### TASK GOAL
Please write the data out once more, exactly as it is given.

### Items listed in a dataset

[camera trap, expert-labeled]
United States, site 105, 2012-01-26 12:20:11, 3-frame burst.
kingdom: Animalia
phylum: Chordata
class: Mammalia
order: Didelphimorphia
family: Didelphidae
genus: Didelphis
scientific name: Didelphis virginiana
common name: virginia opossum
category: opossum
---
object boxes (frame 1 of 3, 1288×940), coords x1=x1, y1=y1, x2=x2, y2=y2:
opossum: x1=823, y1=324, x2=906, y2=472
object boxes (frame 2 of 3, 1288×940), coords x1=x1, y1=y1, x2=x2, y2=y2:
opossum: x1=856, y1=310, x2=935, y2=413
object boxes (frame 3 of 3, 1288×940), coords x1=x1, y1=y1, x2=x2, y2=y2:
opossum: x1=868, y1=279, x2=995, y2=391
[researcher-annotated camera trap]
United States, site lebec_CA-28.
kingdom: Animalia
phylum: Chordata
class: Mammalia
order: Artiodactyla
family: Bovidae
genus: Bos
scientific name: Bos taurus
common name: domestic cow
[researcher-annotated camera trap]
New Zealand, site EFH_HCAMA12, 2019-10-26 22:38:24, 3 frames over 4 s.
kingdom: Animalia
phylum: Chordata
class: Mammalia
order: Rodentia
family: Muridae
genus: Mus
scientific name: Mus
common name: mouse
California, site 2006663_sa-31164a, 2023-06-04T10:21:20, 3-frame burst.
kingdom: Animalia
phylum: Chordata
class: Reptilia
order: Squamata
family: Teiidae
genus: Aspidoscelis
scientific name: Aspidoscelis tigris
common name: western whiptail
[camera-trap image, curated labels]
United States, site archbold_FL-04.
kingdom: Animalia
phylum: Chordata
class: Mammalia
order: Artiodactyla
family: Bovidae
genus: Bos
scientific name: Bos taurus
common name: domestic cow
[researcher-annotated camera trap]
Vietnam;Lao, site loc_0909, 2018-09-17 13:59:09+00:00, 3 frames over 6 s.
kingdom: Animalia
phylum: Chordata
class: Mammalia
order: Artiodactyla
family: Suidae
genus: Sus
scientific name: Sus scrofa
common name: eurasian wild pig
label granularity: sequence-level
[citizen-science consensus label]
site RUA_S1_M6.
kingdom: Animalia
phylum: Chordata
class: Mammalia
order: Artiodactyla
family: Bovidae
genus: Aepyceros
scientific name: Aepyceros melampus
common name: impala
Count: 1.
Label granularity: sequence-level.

### TASK RESPONSE
[camera trap, expert-labeled]
United States, site 105, 2012-01-26 12:20:11, 3-frame burst.
kingdom: Animalia
phylum: Chordata
class: Mammalia
order: Didelphimorphia
family: Didelphidae
genus: Didelphis
scientific name: Didelphis virginiana
common name: virginia opossum
category: opossum
---
object boxes (frame 1 of 3, 1288×940), coords x1=x1, y1=y1, x2=x2, y2=y2:
opossum: x1=823, y1=324, x2=906, y2=472
object boxes (frame 2 of 3, 1288×940), coords x1=x1, y1=y1, x2=x2, y2=y2:
opossum: x1=856, y1=310, x2=935, y2=413
object boxes (frame 3 of 3, 1288×940), coords x1=x1, y1=y1, x2=x2, y2=y2:
opossum: x1=868, y1=279, x2=995, y2=391
[researcher-annotated camera trap]
United States, site lebec_CA-28.
kingdom: Animalia
phylum: Chordata
class: Mammalia
order: Artiodactyla
family: Bovidae
genus: Bos
scientific name: Bos taurus
common name: domestic cow
[researcher-annotated camera trap]
New Zealand, site EFH_HCAMA12, 2019-10-26 22:38:24, 3 frames over 4 s.
kingdom: Animalia
phylum: Chordata
class: Mammalia
order: Rodentia
family: Muridae
genus: Mus
scientific name: Mus
common name: mouse
California, site 2006663_sa-31164a, 2023-06-04T10:21:20, 3-frame burst.
kingdom: Animalia
phylum: Chordata
class: Reptilia
order: Squamata
family: Teiidae
genus: Aspidoscelis
scientific name: Aspidoscelis tigris
common name: western whiptail
[camera-trap image, curated labels]
United States, site archbold_FL-04.
kingdom: Animalia
phylum: Chordata
class: Mammalia
order: Artiodactyla
family: Bovidae
genus: Bos
scientific name: Bos taurus
common name: domestic cow
[researcher-annotated camera trap]
Vietnam;Lao, site loc_0909, 2018-09-17 13:59:09+00:00, 3 frames over 6 s.
kingdom: Animalia
phylum: Chordata
class: Mammalia
order: Artiodactyla
family: Suidae
genus: Sus
scientific name: Sus scrofa
common name: eurasian wild pig
label granularity: sequence-level
[citizen-science consensus label]
site RUA_S1_M6.
kingdom: Animalia
phylum: Chordata
class: Mammalia
order: Artiodactyla
family: Bovidae
genus: Aepyceros
scientific name: Aepyceros melampus
common name: impala
Count: 1.
Label granularity: sequence-level.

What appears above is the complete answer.